» EXERCISE DATA:
__________

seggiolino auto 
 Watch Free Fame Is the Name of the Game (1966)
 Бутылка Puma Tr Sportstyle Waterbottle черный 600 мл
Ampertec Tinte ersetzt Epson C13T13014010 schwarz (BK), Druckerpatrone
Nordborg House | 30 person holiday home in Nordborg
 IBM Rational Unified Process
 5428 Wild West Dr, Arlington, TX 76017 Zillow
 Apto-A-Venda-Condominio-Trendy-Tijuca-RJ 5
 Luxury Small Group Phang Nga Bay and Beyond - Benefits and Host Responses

__________

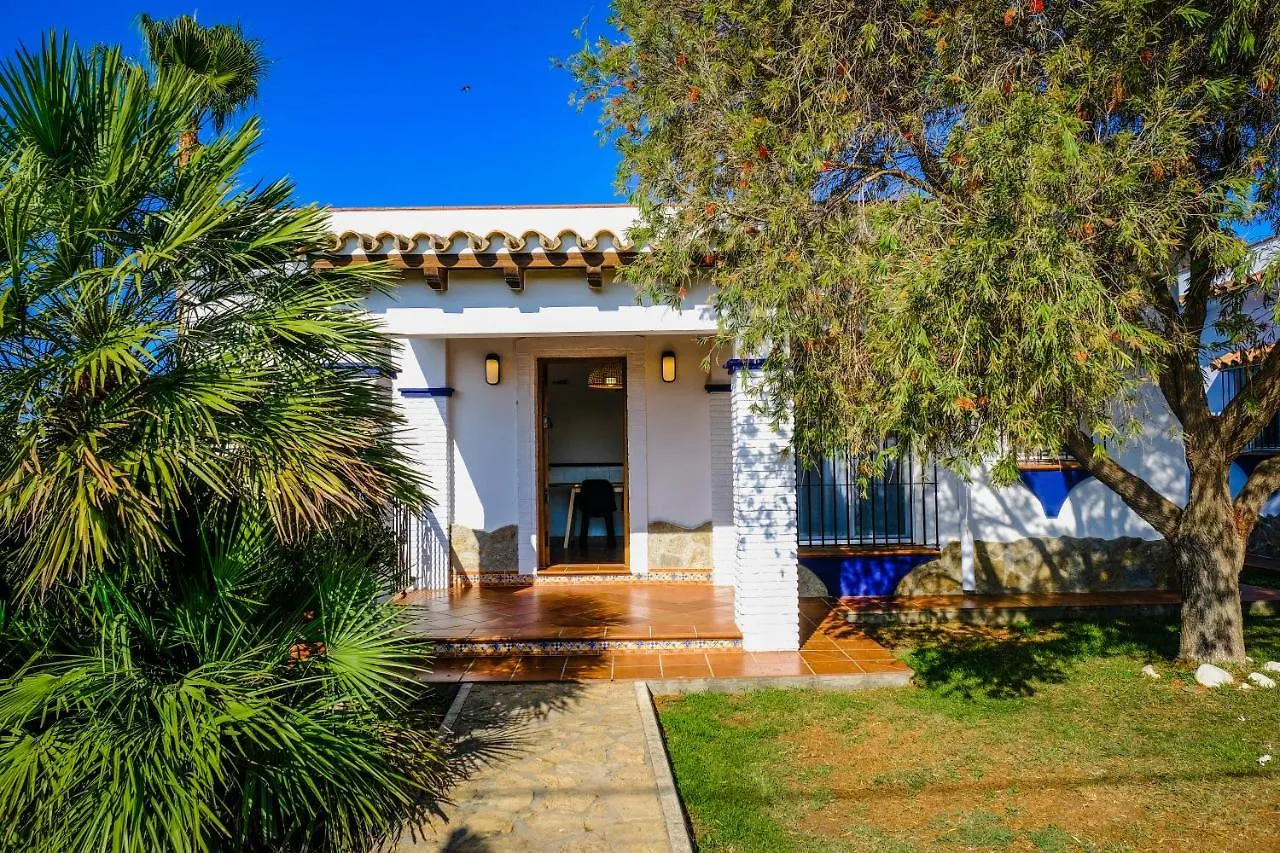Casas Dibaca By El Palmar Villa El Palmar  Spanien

__________

» AIM OF THE TASK: What you give back should be only the lines of the records above, starting at the line with "Ampertec Tinte ersetzt" and ending at the line with "Luxury Small Group", restated word for word.

» EXERCISE OUTPUT:
Ampertec Tinte ersetzt Epson C13T13014010 schwarz (BK), Druckerpatrone
Nordborg House | 30 person holiday home in Nordborg
 IBM Rational Unified Process
 5428 Wild West Dr, Arlington, TX 76017 Zillow
 Apto-A-Venda-Condominio-Trendy-Tijuca-RJ 5
 Luxury Small Group Phang Nga Bay and Beyond - Benefits and Host Responses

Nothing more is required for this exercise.